Can you write the next part of the excerpt about exorcism in the Catholic Church, picking up after its last sentence?

++++ Excerpt to read ++++

Amorth acknowledged that quite a few people -- including senior prelates in his church -- think all of this is more than a little nutty. It doesn't help, perhaps, that Amorth sees the devil in many places: A couple of years ago he fought to ban publication of the Harry Potter books because, he said, they teach sorcery to children.

"I know there are a lot of skeptics," he said. "The presence of the devil is often ignored."

The practice of exorcism in Christianity can be traced to at least the 2nd century. It enjoyed certain popularity through the ages but by the 18th century had fallen out of favor and was largely abandoned by the church, thanks in part to the Enlightenment, rationalism and advances in science.

The spirit of modernization possessed the 1962-65 Second Vatican Council, and church leaders frowned upon clearly medieval and, in the view of many, backward rites such as exorcism. In drafting the Second Council guidelines, emphasis was placed on good, hope and compassion, and discussion of evil and demons was minimized.

Then the pendulum began to swing the other way.

Exorcisms made a comeback, spurred in part by the rise of the Catholic charismatic renewal movement, a Pentecostal faction that believes in healing and prophecy, and by the favors of the current pope, who has frequently referred to Satan as a dangerous force in the world. Even the success of "The Exorcist," the 1973 horror classic starring a foreboding Von Sydow, which was re-released in 2000, helped stir interest. (Amorth loves the movie.)

Pope John Paul II is reported to have performed at least three exorcisms, most recently in 2000 when a 19-year-old woman burst into shouts, spewed vulgarities and writhed violently during a papal Mass at St. Peter's Square in Vatican City. He prayed over the woman for half an hour but failed to rid her of the demon, said Amorth, who also examined her.

++++ Extracted records ++++

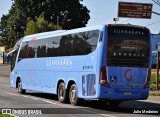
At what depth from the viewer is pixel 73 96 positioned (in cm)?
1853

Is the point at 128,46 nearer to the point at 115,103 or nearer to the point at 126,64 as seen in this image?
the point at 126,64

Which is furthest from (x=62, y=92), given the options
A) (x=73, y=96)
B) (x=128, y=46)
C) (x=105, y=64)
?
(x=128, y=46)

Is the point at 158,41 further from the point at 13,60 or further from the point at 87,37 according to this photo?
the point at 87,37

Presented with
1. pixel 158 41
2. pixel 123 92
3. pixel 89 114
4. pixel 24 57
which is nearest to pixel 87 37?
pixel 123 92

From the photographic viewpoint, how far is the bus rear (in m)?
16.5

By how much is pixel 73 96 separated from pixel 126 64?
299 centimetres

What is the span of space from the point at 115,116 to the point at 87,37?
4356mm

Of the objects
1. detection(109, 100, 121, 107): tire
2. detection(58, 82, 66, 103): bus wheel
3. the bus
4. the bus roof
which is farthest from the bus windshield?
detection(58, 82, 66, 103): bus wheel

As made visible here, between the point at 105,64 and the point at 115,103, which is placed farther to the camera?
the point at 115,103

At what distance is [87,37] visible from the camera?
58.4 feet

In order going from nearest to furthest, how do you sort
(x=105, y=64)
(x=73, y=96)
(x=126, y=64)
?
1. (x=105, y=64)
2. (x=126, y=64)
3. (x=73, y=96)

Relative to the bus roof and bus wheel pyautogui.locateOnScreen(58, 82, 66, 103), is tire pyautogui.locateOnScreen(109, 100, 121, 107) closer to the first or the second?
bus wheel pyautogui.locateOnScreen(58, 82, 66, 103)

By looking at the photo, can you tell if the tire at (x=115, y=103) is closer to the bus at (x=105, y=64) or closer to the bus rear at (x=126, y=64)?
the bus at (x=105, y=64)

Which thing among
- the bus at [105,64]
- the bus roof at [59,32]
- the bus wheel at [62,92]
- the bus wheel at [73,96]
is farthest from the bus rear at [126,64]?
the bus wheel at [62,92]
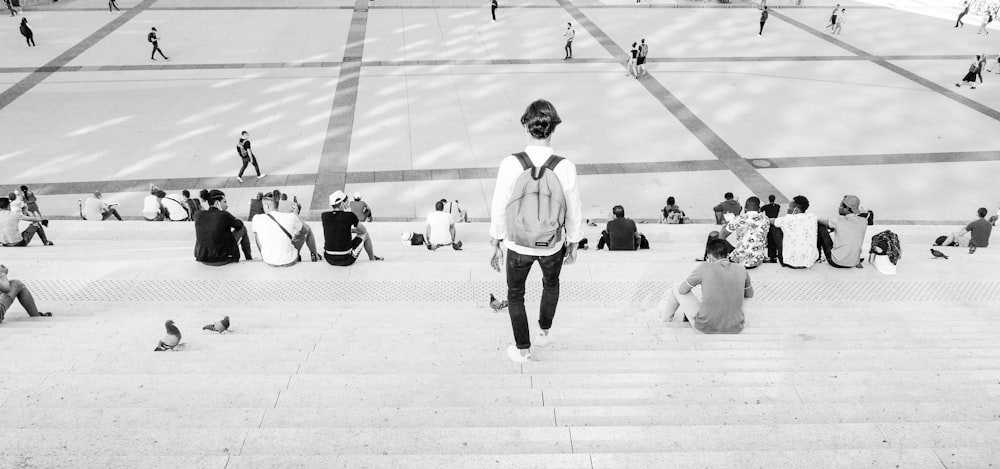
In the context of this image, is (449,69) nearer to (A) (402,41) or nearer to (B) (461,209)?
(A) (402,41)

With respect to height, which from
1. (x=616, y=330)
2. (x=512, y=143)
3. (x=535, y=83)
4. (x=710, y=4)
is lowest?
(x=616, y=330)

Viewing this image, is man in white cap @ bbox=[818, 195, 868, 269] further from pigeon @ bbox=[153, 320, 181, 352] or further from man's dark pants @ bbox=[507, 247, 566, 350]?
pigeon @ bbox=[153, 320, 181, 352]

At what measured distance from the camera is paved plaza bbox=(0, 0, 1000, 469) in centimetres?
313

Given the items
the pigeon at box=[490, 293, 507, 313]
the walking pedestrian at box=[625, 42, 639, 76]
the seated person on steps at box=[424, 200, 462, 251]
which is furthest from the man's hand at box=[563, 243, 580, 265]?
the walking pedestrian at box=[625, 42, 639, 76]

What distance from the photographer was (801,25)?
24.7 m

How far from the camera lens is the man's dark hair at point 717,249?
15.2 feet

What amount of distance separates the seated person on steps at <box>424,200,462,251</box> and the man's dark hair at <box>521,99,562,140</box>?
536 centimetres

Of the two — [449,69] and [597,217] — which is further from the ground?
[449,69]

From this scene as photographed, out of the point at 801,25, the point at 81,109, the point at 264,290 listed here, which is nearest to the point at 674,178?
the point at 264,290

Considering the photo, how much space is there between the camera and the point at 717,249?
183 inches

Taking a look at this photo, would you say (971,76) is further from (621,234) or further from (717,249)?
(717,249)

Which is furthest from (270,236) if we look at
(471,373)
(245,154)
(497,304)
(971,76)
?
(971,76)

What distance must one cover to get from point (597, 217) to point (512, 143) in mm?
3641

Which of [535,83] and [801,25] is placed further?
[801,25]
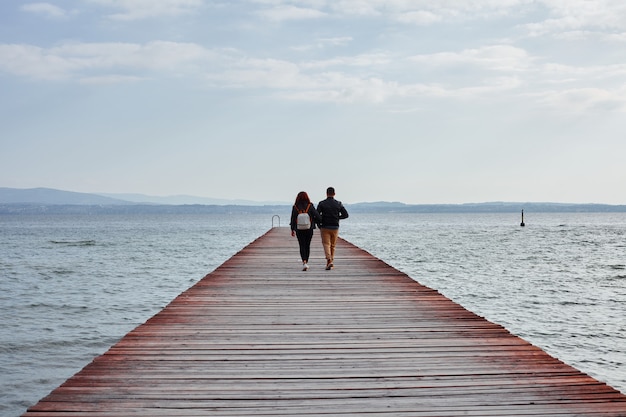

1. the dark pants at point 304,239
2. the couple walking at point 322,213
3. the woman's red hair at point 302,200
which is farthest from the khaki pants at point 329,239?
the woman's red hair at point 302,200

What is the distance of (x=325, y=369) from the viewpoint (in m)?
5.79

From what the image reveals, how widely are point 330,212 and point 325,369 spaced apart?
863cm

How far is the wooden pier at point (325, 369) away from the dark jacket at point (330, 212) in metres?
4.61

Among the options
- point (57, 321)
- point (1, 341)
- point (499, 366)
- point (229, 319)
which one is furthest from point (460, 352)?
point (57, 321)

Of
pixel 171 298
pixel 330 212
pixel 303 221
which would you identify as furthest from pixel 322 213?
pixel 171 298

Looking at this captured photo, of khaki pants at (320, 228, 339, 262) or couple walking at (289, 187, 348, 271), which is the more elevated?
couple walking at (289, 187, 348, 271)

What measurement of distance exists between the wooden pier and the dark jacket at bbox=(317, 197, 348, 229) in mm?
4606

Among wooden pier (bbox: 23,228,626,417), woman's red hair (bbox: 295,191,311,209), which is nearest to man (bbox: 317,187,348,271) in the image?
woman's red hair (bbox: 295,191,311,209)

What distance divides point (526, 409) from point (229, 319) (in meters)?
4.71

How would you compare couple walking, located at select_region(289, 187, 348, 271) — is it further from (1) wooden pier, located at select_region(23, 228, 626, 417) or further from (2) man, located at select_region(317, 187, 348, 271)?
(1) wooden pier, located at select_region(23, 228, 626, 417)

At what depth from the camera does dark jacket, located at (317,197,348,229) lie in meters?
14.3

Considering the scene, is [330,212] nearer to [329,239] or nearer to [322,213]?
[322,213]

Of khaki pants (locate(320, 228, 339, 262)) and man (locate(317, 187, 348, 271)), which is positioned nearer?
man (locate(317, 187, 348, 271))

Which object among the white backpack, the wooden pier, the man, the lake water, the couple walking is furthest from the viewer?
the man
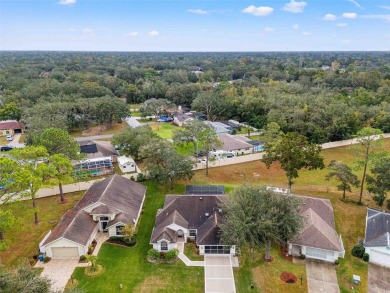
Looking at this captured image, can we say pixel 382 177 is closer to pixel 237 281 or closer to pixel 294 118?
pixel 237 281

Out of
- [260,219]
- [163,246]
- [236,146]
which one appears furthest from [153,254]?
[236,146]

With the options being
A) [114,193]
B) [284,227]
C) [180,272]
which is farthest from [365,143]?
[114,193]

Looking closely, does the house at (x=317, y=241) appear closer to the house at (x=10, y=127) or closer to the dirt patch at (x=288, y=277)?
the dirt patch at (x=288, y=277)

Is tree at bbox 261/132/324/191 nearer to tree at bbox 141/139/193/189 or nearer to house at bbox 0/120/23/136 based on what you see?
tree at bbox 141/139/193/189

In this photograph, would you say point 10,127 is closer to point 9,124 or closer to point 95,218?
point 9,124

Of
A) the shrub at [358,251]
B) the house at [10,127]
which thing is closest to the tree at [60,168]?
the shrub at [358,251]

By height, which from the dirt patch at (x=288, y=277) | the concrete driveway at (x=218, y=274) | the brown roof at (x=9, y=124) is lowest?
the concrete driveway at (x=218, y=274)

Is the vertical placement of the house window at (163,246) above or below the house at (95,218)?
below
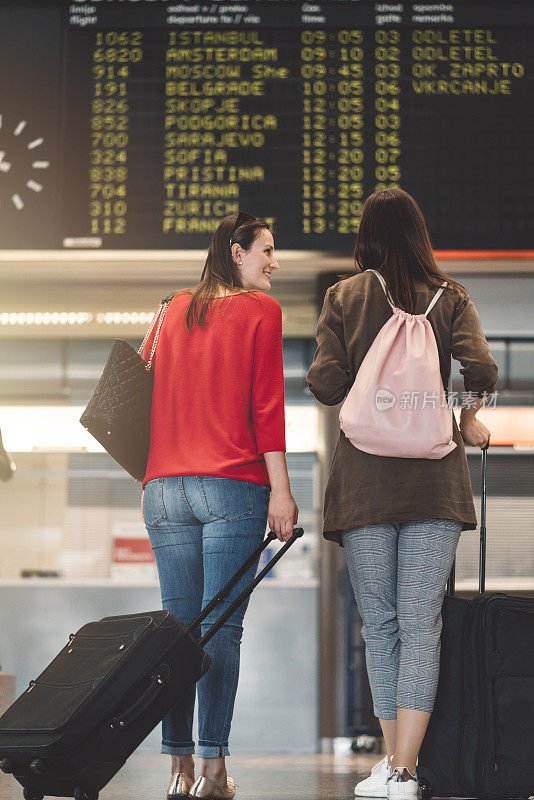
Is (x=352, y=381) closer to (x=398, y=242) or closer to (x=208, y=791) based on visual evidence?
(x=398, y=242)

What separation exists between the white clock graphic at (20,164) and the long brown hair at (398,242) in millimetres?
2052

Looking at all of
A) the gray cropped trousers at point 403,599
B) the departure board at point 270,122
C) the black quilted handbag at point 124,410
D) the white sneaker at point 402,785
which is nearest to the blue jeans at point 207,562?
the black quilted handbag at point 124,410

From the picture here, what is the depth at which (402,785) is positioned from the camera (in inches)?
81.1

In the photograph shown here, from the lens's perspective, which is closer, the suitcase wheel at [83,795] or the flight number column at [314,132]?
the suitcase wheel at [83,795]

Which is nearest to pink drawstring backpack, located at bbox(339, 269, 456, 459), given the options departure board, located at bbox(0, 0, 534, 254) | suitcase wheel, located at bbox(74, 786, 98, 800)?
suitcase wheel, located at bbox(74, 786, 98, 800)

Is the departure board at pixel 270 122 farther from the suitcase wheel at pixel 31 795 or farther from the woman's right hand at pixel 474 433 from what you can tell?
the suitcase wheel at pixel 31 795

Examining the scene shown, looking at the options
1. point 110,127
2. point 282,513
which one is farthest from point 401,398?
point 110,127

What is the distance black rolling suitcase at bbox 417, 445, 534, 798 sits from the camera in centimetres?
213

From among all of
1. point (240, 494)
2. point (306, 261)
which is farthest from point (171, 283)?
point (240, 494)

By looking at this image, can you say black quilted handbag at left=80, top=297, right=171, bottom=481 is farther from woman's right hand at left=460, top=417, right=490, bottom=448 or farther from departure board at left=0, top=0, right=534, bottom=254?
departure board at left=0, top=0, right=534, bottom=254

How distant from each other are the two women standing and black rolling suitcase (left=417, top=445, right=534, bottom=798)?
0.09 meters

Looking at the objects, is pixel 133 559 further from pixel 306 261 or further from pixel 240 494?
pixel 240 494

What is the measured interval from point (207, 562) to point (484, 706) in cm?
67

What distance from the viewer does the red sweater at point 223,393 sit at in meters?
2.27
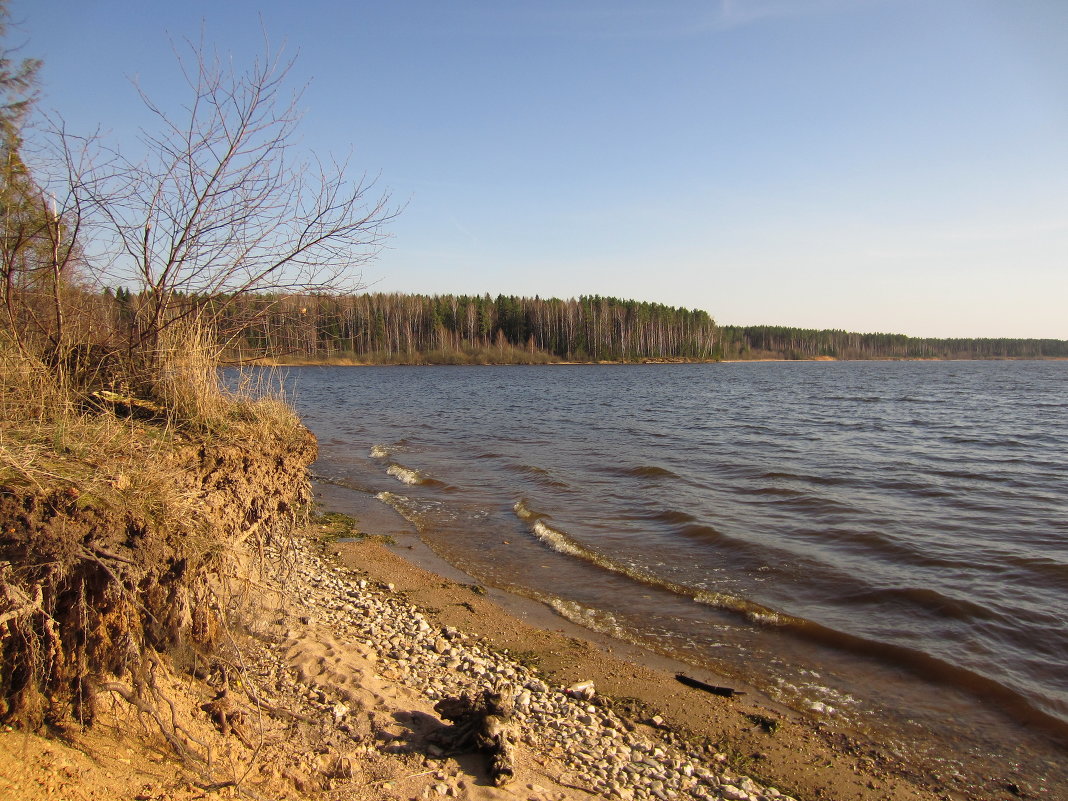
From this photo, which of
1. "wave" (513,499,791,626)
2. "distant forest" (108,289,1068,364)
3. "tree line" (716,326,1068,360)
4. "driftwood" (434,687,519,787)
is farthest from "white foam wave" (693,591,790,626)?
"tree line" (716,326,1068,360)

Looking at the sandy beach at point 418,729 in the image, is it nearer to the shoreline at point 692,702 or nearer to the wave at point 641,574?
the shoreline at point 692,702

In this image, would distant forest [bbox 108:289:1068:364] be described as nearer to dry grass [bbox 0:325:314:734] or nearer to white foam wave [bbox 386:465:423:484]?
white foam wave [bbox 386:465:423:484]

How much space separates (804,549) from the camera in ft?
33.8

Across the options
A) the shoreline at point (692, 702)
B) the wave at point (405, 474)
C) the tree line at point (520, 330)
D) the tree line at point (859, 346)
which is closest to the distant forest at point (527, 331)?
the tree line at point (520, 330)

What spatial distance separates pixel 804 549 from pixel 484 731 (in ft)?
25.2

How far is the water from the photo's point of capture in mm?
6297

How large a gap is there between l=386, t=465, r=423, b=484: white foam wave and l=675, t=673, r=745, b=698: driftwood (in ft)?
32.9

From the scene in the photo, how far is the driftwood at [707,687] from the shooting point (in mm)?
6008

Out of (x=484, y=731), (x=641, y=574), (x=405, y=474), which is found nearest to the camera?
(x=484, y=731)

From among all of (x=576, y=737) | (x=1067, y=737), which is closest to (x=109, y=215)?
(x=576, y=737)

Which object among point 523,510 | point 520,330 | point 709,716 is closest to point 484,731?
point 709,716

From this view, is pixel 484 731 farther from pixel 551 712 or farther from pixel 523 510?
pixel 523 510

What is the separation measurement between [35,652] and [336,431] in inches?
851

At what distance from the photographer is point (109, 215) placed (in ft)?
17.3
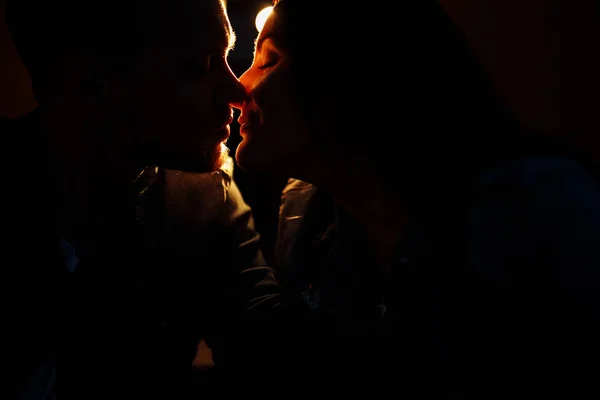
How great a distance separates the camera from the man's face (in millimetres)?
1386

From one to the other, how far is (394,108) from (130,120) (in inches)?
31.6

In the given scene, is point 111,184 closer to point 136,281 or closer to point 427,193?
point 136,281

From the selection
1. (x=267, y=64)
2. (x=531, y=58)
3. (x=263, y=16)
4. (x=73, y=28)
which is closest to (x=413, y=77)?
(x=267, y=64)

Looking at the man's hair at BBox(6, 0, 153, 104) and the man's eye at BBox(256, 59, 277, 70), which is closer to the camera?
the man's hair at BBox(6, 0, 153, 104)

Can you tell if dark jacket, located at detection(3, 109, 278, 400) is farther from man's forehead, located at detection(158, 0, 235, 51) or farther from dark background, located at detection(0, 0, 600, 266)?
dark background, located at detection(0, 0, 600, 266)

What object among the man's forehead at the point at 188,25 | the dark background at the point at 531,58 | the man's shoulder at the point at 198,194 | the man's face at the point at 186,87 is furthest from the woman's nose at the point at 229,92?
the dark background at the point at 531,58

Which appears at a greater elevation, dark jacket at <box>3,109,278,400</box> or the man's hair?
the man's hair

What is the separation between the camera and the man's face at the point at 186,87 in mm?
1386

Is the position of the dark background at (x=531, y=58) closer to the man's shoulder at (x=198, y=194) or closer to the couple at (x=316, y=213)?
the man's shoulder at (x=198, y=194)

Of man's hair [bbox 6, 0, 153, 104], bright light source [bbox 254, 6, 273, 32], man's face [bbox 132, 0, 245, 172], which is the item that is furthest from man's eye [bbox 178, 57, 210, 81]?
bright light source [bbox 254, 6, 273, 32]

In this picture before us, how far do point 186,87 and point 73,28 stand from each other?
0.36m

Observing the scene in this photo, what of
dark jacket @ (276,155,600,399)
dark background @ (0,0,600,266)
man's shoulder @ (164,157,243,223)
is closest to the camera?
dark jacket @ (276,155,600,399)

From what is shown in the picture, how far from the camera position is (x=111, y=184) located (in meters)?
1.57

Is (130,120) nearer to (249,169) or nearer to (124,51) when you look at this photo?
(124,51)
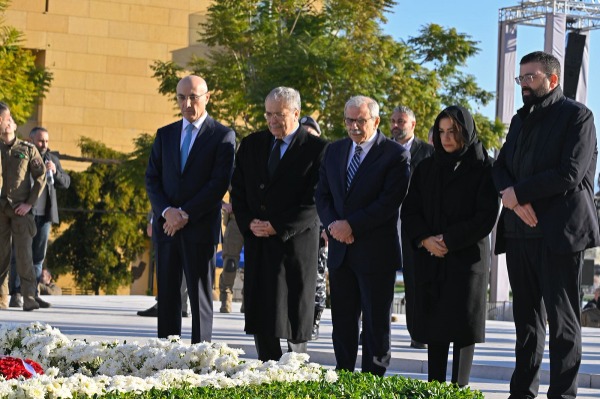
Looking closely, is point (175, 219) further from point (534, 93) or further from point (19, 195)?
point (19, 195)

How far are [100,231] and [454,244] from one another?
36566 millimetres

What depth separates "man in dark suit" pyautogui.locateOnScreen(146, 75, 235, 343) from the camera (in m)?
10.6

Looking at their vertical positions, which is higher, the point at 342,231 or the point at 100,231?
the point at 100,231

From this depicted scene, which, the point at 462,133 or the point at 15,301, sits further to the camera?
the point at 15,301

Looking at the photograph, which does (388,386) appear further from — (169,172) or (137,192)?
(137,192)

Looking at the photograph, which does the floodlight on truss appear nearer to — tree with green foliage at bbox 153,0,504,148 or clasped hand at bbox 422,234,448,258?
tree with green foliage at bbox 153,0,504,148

++++

Reply to the exercise:
For the first time since 1614, the Vatican in 1999 revised the rite of exorcism. Most prayers and exhortations were left largely unchanged, but the document included a new warning against confusing psychiatric illness with possession and urged priests to use "maximum circumspection and prudence" in deciding to exorcise. An exorcist must be so appointed by his bishop.

The growing popularity of these rituals, as well as of black magic and witchcraft, comes from the need of many people to believe that Satan is real, said University of Florence philosopher Sergio Moravia. It helps explain unspeakable tragedy and helps a suffering mankind cope.

But belief in the power of the devil to possess people, and of priests to free them, is too often a crutch that masks serious psychological and physiological disease, Moravia said.

"I don't think it's crazy. It's worse," he said. "An exorcism is the residue of a medieval practice completely devoid of any foundation of reason. It's a scam. You promise something to someone who is very sick and at best you offer a temporary cure."

Hmmm...It is a fact that the Vatican does perform exorcisms but are they really credible? Do any of our readers believe in being possessed?

Maybe the Vatican could really help liberate our bodies of evil possessions. Do you suffer any of these typical symptoms of being possessed?

-Demonic possessions: your teenage kids take permanent possession of your car 1 hour after they obtain their driver's license.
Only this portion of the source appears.